* [EXCERPT PROVIDED]
◆ ◆ ◆ ◆ ◆ ◆ ◆

Having trouble understanding a property of modular congruence

Question

I am given that $$a \equiv 11 \pmod {19}$$ and $$ c \equiv 13a \pmod {19}$$ and I am asked to solve for a $c$ that is between $0$ and $18$ inclusive.

From looking at problems online, it seems that the easiest way to do this is as follows:

$$ c \equiv 13(11) \pmod {19}$$ $$ c \equiv 143 \pmod {19}$$ $$ 143 = 19(7) + 10$$ therefore $$ c = 10$$ because $$ 19 \mid (143-10). $$

So I have two questions: how is it possible to substitute $11$ as $a$, as my book does not prove this nor mention it and I have a very hard time with proving things myself?

And is that last step (solving for $c$) a trial and error approach, as it seems to be that way?

Answer 1

Why does your book proceed this way? That's because congruences, like equalities, are compatible with addition and multiplication, i.e. $$a\equiv a',\quad b\equiv b'\pmod n\implies\begin{cases} a+b\equiv a'+b',\\ab\equiv a'b'\pmod n \end{cases}$$ As to the explicit value of $c$, it is not at all obtaind by trial and error, but by a plain old euclidean division of $143$ by $19$.

◆ ◆ ◆ ◆ ◆ ◆ ◆

* [RECORDED DATA]

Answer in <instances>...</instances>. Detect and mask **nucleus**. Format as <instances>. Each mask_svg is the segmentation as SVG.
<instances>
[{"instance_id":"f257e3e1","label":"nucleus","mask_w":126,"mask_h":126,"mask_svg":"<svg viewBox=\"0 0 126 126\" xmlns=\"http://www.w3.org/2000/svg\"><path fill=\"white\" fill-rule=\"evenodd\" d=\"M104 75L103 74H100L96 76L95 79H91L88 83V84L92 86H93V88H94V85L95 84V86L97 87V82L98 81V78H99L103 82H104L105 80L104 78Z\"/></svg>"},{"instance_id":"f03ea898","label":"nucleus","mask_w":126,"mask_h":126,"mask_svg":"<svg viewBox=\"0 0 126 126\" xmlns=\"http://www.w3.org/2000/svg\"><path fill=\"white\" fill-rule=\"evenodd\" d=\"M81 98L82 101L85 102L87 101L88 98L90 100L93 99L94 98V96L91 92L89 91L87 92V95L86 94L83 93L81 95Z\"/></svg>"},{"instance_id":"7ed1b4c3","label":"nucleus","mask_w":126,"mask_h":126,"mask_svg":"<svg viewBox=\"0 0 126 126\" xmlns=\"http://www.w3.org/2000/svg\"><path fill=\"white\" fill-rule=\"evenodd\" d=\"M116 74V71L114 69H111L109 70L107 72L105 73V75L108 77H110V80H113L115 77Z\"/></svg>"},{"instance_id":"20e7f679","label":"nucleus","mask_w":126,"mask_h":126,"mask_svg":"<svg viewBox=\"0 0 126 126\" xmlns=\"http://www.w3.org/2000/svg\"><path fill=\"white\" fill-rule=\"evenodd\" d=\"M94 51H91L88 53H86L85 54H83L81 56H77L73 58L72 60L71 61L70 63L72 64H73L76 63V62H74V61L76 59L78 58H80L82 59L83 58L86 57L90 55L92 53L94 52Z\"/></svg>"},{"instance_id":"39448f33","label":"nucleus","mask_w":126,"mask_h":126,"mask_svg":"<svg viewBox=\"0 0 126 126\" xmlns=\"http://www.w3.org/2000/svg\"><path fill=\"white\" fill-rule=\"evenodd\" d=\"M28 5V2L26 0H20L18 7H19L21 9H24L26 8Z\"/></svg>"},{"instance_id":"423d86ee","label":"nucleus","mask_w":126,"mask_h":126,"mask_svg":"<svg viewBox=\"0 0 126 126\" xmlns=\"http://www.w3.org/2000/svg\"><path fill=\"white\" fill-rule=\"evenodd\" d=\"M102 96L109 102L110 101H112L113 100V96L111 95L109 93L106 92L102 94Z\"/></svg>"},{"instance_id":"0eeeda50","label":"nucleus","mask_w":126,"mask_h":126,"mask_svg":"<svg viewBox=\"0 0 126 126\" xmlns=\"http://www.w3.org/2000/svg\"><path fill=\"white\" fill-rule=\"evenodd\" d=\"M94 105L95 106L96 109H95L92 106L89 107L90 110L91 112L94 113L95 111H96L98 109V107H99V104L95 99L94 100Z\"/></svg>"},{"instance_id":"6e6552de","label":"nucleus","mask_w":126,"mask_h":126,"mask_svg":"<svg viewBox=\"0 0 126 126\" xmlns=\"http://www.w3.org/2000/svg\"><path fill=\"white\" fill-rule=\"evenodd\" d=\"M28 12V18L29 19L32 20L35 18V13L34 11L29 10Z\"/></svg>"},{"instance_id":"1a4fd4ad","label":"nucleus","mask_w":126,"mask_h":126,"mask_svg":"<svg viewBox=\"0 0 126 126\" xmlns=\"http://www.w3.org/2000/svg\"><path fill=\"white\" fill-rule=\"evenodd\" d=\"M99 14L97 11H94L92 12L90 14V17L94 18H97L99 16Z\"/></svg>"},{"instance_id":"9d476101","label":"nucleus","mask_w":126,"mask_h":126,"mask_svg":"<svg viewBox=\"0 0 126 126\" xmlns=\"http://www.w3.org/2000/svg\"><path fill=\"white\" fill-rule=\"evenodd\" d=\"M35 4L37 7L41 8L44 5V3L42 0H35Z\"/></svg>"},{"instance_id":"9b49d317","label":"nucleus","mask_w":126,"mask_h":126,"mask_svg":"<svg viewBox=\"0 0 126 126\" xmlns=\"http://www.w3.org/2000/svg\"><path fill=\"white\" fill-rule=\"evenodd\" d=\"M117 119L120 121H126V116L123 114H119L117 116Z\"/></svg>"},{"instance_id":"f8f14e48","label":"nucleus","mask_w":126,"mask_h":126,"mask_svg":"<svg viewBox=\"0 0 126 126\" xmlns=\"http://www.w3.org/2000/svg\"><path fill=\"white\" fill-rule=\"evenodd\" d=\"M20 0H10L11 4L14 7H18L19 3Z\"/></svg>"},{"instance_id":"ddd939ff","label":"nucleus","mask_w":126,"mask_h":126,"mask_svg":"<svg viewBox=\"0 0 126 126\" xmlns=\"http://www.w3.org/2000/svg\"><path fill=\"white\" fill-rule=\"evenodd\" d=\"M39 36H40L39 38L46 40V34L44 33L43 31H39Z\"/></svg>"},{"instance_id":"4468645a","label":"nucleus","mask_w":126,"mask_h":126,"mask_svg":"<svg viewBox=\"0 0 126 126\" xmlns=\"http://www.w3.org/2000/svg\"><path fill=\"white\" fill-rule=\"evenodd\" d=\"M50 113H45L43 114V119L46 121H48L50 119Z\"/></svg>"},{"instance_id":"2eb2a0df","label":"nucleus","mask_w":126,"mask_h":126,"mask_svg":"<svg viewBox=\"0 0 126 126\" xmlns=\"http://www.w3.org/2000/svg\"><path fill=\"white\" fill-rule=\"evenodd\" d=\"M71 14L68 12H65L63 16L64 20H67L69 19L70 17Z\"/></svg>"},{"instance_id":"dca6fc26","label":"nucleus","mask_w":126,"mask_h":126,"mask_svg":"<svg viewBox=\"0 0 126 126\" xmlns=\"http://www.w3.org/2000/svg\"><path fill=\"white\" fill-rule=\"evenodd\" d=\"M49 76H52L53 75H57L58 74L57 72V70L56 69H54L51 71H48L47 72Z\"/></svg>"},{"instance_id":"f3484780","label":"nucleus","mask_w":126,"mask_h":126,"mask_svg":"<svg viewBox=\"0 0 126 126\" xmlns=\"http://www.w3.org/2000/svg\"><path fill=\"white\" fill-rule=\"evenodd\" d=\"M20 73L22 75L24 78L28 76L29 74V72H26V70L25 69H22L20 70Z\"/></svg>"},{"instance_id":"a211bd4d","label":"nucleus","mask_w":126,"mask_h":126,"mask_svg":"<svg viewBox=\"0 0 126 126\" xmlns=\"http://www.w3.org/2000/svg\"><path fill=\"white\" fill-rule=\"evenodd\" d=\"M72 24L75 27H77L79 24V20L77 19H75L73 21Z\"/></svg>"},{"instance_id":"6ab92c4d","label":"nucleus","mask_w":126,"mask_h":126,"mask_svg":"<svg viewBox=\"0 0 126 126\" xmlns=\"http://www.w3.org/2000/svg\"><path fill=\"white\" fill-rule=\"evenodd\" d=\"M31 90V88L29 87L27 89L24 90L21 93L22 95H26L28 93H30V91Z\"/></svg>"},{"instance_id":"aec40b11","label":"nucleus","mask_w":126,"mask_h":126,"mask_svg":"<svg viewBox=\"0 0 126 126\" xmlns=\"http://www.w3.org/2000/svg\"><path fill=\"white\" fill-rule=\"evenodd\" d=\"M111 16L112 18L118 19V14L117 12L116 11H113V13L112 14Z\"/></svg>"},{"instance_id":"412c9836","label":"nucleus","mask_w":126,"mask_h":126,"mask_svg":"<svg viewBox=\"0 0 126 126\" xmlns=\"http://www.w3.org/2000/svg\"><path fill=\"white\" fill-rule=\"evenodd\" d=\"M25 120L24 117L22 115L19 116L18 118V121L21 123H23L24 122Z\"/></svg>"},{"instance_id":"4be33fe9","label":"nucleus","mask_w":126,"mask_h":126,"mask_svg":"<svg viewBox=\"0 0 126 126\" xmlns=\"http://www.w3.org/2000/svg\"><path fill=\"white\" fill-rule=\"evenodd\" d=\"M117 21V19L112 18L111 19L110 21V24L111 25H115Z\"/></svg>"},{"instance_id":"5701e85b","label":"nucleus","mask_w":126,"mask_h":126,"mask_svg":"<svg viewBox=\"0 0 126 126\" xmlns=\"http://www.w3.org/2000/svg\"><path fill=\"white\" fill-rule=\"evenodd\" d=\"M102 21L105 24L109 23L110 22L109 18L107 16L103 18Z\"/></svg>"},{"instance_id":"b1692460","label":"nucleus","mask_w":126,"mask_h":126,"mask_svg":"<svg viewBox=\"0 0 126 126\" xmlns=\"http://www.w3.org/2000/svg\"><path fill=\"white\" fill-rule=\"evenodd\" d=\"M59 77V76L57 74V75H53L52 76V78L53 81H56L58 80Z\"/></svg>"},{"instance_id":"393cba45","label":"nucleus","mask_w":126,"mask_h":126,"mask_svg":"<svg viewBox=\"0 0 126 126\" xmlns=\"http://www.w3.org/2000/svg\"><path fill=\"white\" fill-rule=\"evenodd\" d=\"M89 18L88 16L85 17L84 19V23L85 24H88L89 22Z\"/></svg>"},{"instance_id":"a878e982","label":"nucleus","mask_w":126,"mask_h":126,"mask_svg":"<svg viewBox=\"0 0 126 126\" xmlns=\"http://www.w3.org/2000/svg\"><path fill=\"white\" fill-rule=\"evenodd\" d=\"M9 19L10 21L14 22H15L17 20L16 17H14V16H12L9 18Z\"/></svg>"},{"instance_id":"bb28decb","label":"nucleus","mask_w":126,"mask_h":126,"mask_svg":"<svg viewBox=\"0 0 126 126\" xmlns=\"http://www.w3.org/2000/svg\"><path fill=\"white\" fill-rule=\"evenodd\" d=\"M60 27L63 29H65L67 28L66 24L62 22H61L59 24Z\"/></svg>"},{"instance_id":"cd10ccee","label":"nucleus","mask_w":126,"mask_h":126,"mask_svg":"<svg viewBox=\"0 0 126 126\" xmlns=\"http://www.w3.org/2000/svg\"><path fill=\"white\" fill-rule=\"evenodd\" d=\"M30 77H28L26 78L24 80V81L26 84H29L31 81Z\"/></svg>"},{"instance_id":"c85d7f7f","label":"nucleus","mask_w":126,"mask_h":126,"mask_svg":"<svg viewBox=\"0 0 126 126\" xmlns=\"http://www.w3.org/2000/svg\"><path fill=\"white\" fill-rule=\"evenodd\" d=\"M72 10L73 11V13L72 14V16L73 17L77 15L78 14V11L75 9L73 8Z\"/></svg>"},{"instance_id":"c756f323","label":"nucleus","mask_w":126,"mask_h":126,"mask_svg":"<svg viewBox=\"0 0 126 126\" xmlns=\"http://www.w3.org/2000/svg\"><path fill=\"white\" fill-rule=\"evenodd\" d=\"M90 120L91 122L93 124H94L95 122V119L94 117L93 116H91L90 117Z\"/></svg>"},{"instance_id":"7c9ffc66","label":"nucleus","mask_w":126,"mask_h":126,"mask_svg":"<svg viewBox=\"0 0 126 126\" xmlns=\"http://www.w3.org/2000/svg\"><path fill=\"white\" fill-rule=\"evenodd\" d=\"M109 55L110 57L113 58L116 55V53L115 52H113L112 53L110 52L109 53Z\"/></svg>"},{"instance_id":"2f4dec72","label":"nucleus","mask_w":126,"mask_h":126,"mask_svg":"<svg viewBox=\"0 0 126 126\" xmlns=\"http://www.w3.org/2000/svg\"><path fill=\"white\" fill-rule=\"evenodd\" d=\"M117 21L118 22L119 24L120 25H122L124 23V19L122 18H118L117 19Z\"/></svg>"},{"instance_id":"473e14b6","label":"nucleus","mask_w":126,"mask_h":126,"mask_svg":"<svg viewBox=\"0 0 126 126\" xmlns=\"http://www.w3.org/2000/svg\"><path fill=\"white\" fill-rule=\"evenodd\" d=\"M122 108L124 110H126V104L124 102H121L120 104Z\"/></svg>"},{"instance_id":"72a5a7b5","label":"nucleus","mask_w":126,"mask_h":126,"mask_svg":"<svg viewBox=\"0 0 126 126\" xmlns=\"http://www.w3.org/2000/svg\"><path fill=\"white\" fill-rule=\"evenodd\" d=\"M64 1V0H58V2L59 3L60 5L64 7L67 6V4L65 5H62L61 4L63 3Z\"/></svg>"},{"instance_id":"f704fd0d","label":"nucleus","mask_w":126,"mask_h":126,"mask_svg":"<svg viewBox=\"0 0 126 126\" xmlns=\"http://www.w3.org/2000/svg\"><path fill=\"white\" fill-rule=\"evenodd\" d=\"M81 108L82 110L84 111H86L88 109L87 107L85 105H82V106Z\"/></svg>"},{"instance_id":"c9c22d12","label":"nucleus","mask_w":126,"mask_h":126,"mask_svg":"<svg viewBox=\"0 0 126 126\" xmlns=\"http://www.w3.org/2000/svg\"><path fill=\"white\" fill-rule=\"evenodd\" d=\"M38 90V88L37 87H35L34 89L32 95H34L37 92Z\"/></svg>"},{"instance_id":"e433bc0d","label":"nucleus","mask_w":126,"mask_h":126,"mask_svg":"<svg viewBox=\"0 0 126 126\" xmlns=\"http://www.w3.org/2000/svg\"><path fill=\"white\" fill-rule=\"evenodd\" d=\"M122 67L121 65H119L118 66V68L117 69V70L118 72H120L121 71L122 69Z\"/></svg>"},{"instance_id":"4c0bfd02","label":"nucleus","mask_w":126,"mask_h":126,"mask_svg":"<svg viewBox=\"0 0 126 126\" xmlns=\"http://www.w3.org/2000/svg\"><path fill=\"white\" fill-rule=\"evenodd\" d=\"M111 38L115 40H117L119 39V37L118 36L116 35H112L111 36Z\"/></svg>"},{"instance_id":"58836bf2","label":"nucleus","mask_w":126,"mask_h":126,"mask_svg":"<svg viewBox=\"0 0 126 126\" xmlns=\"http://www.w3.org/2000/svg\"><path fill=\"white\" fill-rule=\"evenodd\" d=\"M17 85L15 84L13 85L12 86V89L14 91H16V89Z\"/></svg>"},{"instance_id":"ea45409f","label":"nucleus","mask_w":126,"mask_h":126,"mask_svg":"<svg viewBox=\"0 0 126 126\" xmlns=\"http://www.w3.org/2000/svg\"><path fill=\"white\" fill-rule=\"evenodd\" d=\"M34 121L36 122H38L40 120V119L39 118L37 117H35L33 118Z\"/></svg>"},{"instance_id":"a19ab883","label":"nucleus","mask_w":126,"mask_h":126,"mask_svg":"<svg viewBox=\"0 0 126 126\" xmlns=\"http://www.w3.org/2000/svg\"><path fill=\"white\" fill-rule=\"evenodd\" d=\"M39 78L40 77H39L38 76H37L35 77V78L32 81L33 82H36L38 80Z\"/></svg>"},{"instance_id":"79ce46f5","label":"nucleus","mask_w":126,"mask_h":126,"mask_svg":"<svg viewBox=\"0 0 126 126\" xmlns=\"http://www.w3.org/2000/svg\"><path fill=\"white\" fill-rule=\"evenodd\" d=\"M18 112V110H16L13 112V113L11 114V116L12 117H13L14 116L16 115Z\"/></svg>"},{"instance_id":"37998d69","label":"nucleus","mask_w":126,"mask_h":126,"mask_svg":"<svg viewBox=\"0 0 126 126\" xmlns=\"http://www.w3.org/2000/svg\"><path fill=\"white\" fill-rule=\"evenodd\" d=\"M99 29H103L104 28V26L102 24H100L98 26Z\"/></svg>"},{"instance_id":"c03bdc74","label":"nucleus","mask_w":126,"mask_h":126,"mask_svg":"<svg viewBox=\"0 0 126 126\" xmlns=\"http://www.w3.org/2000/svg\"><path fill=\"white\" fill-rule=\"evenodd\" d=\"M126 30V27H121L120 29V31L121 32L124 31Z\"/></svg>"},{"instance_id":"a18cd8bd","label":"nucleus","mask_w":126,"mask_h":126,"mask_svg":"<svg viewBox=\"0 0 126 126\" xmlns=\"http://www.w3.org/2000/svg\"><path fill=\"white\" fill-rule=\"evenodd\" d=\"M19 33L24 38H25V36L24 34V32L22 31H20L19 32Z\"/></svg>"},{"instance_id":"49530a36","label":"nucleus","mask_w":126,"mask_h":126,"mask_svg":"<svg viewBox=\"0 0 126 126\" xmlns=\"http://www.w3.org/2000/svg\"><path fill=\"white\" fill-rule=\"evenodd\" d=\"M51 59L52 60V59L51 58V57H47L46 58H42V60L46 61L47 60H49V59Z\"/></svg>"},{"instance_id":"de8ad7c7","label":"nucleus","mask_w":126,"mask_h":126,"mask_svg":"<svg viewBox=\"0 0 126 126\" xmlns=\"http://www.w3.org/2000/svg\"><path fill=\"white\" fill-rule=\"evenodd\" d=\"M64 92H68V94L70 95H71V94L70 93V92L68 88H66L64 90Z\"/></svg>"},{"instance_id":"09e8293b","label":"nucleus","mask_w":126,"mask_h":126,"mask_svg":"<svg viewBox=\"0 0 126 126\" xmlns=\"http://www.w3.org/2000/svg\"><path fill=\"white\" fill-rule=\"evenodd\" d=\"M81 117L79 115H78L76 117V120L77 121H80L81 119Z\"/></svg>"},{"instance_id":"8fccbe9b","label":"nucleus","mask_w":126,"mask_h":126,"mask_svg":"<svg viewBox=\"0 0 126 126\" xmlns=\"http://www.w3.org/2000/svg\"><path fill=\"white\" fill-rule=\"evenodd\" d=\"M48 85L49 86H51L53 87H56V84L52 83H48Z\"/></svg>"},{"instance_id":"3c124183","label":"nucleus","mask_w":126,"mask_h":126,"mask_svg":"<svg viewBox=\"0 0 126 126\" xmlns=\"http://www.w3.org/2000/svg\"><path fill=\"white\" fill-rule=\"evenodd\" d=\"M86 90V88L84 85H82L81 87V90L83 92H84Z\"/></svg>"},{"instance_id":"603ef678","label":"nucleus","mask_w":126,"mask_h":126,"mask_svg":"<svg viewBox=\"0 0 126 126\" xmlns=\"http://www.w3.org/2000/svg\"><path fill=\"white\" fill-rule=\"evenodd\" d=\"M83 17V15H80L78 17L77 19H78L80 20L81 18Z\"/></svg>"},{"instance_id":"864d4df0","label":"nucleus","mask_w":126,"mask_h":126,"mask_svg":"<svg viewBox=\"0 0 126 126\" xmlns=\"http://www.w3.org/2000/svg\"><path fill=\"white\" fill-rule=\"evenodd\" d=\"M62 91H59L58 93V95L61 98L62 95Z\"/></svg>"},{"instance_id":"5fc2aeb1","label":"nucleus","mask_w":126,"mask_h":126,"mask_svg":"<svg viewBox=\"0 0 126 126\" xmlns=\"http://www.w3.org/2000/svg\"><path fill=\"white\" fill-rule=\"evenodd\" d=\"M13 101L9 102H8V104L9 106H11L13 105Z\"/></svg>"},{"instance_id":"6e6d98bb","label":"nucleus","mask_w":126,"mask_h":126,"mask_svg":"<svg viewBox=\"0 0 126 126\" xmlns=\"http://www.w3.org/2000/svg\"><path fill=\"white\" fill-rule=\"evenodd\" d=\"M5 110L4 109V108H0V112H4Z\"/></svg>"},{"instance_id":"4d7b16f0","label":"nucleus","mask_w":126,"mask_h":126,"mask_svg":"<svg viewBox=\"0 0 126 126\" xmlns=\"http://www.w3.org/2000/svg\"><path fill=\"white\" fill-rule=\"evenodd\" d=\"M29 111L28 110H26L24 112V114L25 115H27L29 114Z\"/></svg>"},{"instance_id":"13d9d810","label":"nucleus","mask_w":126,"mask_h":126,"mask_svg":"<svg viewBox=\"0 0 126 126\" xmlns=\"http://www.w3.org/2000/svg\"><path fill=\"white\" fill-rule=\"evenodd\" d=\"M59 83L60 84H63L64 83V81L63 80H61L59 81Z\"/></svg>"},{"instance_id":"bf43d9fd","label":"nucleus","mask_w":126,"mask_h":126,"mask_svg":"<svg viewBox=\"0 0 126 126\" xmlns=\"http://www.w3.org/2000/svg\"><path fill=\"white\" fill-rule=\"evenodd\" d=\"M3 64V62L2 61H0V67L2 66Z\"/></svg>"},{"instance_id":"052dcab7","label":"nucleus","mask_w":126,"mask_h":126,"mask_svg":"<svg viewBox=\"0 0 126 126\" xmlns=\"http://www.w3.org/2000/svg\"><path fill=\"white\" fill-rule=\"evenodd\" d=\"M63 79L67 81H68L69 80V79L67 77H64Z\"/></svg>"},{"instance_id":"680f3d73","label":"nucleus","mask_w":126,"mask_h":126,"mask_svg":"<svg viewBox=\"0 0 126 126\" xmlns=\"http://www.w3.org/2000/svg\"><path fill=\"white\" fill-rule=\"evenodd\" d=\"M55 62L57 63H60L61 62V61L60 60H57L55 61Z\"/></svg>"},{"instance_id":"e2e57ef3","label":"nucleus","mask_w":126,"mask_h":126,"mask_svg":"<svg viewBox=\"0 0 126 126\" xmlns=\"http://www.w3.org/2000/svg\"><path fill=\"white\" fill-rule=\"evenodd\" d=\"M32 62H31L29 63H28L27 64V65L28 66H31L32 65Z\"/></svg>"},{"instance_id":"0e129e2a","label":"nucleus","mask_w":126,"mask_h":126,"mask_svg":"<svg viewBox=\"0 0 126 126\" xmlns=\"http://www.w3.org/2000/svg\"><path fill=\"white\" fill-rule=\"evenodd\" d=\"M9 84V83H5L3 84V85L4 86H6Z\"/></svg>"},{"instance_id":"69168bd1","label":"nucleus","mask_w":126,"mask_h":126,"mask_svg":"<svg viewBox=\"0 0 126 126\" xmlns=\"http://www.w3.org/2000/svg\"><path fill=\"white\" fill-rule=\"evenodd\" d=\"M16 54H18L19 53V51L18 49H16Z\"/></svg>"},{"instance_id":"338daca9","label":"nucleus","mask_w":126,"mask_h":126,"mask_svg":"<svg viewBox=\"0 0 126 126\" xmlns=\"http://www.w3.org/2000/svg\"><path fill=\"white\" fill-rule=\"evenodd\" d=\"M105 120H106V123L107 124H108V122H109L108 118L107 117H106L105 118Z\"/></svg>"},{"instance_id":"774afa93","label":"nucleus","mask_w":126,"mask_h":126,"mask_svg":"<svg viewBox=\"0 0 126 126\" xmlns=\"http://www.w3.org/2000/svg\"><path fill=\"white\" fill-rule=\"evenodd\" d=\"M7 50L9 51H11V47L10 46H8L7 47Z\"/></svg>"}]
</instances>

◆ ◆ ◆ ◆ ◆ ◆ ◆

* [TASK SET]
[1] Copy the part of the modular congruence thread that runs from "I am given that" to "be that way?".
[2] Answer these questions using the modular congruence thread:
(a) What is $a$ congruent to modulo 19?
(b) What value of $c$ does the worked solution arrive at?
(c) According to Answer 1, what operation gives the value of $c$?

* [ANSWERS TO THE TASKS]
[1]
I am given that $$a \equiv 11 \pmod {19}$$ and $$ c \equiv 13a \pmod {19}$$ and I am asked to solve for a $c$ that is between $0$ and $18$ inclusive.

From looking at problems online, it seems that the easiest way to do this is as follows:

$$ c \equiv 13(11) \pmod {19}$$ $$ c \equiv 143 \pmod {19}$$ $$ 143 = 19(7) + 10$$ therefore $$ c = 10$$ because $$ 19 \mid (143-10). $$

So I have two questions: how is it possible to substitute $11$ as $a$, as my book does not prove this nor mention it and I have a very hard time with proving things myself?

And is that last step (solving for $c$) a trial and error approach, as it seems to be that way?

[2]
(a) 11
(b) 10
(c) A plain old Euclidean division of 143 by 19